Task: With the images removed, transcribe the listing that follows exactly.

Extracted material:
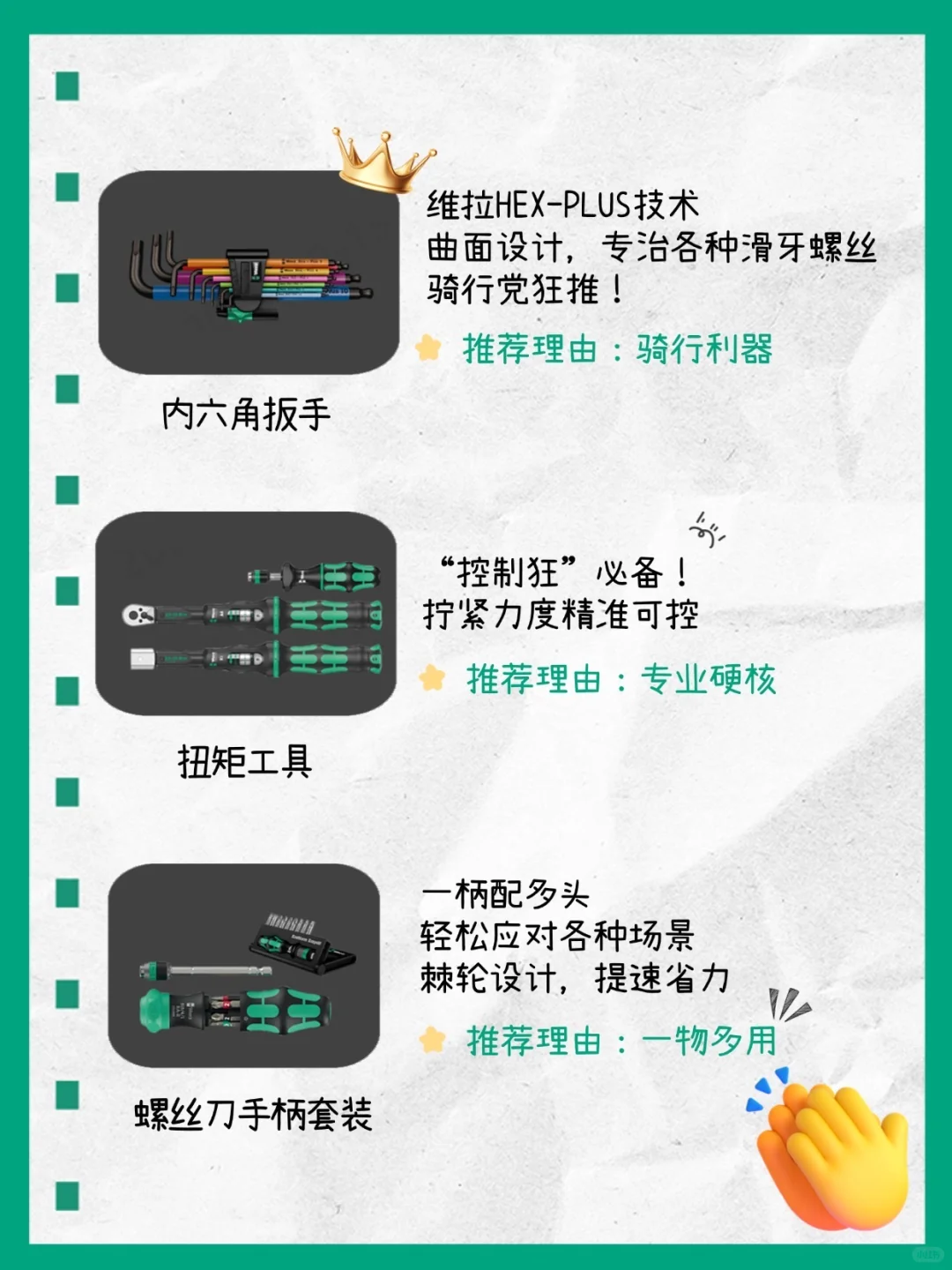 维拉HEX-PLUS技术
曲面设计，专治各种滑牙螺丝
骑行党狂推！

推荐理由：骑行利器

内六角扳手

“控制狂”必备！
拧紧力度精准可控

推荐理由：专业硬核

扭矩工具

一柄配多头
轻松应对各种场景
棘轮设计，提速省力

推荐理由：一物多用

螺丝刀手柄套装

Answer box:
 维拉HEX-PLUS技术
曲面设计，专治各种滑牙螺丝
骑行党狂推！

推荐理由：骑行利器

内六角扳手

“控制狂”必备！
拧紧力度精准可控

推荐理由：专业硬核

扭矩工具

一柄配多头
轻松应对各种场景
棘轮设计，提速省力

推荐理由：一物多用

螺丝刀手柄套装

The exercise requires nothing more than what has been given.